DOCUMENT PASSAGE ::
<<<<

When I dreamed up the idea of going to do an educational seminar for many Jewish educators in Russia, there were those who said, 'Why are you wasting your time, energy and money on developing educational programs there? We should just help to get them all to move to Israel." I didn't agree with that premise when I first heard it, but having seen the Jewish community with my own eyes, I disagree even more.

I imagine that many of you, as I do, have Russian roots. For years I heard and read stories about the Pale of Settlement, children studying at the cheder and the rich Jewish life in Russia. My many conversations with Lucy, our contact in Kineshma, as we prepared for this Seminar, certainly gave me the sense that the teachers there would welcome our pedagogical imput, but I was not prepared for the hunger with which they ached for Judaism.

They were so open to taking in all that they could from every workshop. At one point Rhonda said, she felt as if she had unzipped her head and was pouring all of the contents out. They wanted to know about everything. One woman told us that she had wanted her son to know something about his background, so she had signed him up for the Jewish kindergarten. He came home wanting to know more and she didn't have anything to offer. So she quit her job as a metallurgist and went to work at the pre-school so that she could learn along with him. Another woman said that she had an opportunity to visit Israel. When she saw the Hebrew letters on the signs, she just wanted to learn Hebrew. She got more involved and then offered to help run family clubs.

>>>>

Reproduce word for word the portion of the passage above about the seminar for Jewish educators in Russia that runs between "They were so" and "run family clubs.", inclusive.

DATA ::

<<<<

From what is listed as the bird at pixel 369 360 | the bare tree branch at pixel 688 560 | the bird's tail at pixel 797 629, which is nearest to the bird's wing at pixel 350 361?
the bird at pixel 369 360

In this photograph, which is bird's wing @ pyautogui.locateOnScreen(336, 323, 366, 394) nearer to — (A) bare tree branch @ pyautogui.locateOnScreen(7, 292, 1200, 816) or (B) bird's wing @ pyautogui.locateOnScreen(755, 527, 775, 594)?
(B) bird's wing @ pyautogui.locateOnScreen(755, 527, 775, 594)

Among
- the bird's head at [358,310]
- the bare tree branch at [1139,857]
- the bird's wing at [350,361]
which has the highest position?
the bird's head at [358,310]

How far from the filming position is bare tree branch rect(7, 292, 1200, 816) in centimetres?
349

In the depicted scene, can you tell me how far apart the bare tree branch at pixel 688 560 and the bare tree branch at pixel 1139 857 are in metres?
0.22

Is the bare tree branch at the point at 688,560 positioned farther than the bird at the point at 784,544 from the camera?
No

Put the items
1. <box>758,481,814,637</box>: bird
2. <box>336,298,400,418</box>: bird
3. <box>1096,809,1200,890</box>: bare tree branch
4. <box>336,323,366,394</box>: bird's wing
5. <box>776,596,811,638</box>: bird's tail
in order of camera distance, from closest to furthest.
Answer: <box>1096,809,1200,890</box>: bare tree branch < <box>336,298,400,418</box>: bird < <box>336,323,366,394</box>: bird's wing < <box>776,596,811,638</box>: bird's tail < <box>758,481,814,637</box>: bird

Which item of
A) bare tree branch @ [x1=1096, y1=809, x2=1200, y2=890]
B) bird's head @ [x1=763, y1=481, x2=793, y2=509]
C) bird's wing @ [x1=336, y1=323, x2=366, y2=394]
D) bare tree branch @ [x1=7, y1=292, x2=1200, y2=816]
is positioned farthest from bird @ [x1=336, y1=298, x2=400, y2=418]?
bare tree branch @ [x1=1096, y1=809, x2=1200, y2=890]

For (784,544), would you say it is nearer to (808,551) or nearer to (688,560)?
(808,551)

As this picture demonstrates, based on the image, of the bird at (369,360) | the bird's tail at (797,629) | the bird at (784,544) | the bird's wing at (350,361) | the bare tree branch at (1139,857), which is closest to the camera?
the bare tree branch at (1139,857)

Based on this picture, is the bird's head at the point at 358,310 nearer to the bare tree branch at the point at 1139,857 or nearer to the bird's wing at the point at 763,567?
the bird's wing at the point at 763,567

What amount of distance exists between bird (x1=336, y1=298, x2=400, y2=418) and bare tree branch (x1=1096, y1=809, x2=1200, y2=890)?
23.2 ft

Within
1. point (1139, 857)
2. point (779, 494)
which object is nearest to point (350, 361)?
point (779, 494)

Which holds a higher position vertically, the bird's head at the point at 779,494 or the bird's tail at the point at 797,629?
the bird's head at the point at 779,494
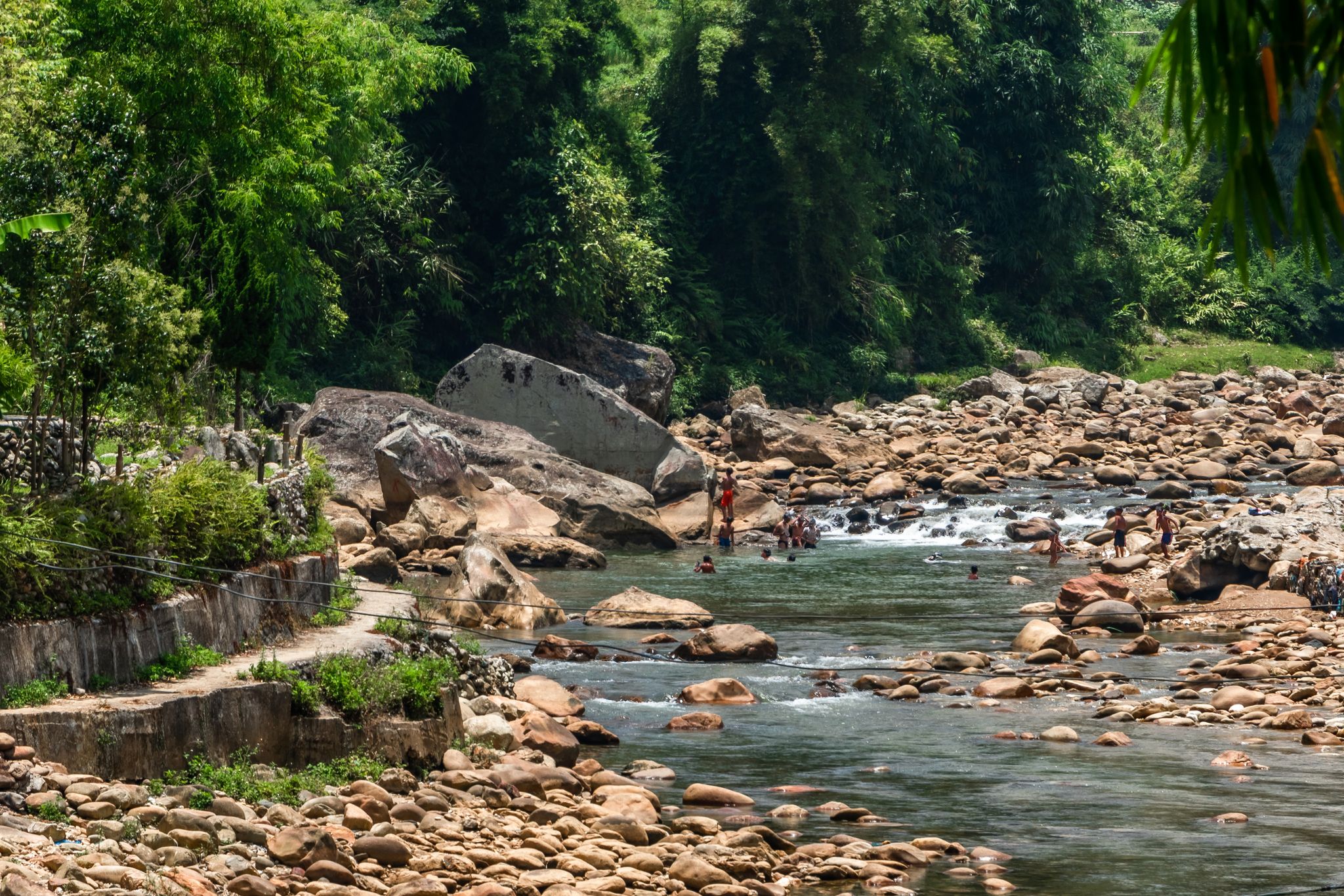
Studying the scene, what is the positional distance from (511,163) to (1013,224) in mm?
23511

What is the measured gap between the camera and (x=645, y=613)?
23.8 meters

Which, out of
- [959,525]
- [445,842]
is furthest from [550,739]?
[959,525]

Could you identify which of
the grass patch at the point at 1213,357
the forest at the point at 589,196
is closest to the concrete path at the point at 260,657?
the forest at the point at 589,196

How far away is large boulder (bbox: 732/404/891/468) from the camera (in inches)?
1619

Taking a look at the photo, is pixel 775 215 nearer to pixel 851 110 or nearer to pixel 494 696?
pixel 851 110

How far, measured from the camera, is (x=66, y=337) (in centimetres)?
1354

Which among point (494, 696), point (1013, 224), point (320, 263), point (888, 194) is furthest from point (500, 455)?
point (1013, 224)

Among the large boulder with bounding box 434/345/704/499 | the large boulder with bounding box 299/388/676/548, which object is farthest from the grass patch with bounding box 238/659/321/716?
the large boulder with bounding box 434/345/704/499

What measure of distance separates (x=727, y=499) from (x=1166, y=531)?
9103mm

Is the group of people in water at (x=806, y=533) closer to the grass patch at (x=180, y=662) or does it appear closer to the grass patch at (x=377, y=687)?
the grass patch at (x=377, y=687)

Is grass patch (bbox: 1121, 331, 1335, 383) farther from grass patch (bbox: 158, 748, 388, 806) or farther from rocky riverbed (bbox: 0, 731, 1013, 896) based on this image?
grass patch (bbox: 158, 748, 388, 806)

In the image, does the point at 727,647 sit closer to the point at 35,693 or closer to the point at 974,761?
the point at 974,761

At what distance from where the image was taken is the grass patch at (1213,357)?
5781 cm

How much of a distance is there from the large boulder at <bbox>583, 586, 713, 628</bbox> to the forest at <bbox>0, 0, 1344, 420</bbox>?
6.32m
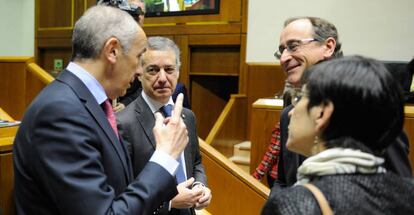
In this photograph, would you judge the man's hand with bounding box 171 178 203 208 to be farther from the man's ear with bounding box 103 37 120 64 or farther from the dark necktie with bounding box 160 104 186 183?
the man's ear with bounding box 103 37 120 64

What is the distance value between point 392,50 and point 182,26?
2369mm

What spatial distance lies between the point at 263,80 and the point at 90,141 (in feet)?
12.8

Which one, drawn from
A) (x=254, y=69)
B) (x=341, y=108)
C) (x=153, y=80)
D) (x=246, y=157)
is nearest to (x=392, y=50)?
(x=254, y=69)

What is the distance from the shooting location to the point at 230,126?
185 inches

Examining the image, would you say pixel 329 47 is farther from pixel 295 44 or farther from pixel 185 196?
pixel 185 196

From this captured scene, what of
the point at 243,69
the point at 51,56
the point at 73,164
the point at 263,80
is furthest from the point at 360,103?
the point at 51,56

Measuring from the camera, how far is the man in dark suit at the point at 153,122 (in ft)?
5.18

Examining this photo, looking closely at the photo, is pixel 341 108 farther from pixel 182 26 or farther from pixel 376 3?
pixel 182 26

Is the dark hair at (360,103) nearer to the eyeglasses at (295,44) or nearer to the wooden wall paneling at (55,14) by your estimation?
the eyeglasses at (295,44)

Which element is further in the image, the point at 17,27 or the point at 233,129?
the point at 17,27

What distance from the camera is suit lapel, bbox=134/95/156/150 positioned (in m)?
1.62

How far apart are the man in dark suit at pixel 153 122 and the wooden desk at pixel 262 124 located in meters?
1.21

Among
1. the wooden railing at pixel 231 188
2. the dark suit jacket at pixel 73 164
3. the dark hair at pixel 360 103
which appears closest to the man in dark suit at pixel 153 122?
the dark suit jacket at pixel 73 164

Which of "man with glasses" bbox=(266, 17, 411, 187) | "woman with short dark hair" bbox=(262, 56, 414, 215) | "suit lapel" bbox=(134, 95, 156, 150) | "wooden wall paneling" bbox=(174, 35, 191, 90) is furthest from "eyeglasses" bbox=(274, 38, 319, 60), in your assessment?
"wooden wall paneling" bbox=(174, 35, 191, 90)
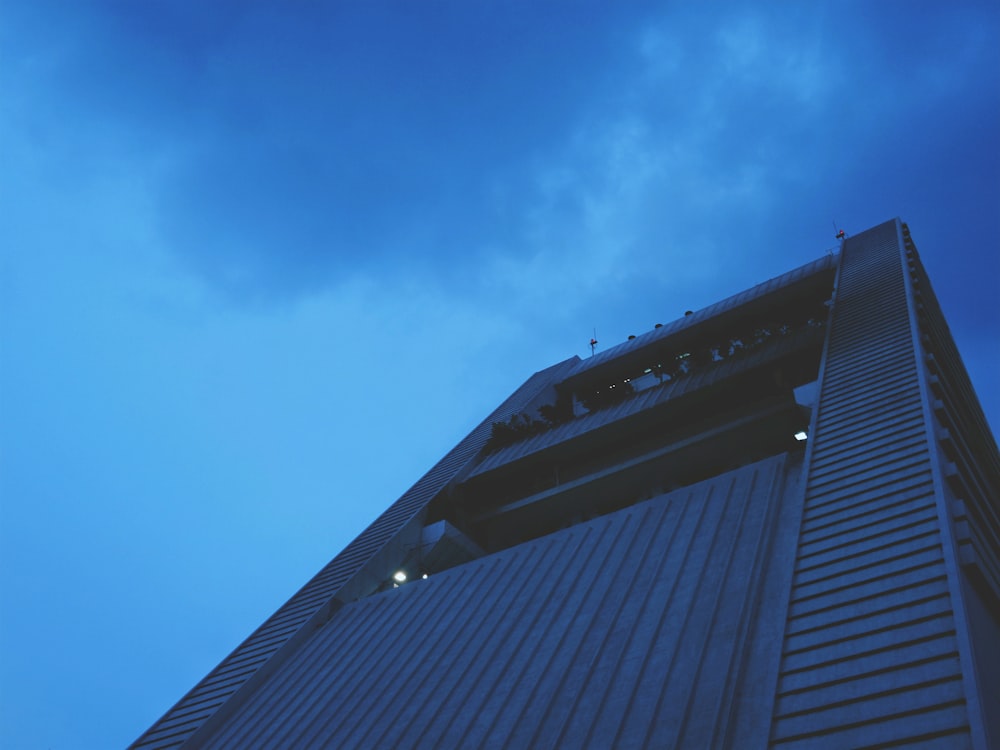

>>>>

WRITTEN SOLUTION ::
They were so open to taking in all that they could from every workshop. At one point Rhonda said, she felt as if she had unzipped her head and was pouring all of the contents out. They wanted to know about everything. One woman told us that she had wanted her son to know something about his background, so she had signed him up for the Jewish kindergarten. He came home wanting to know more and she didn't have anything to offer. So she quit her job as a metallurgist and went to work at the pre-school so that she could learn along with him. Another woman said that she had an opportunity to visit Israel. When she saw the Hebrew letters on the signs, she just wanted to learn Hebrew. She got more involved and then offered to help run family clubs.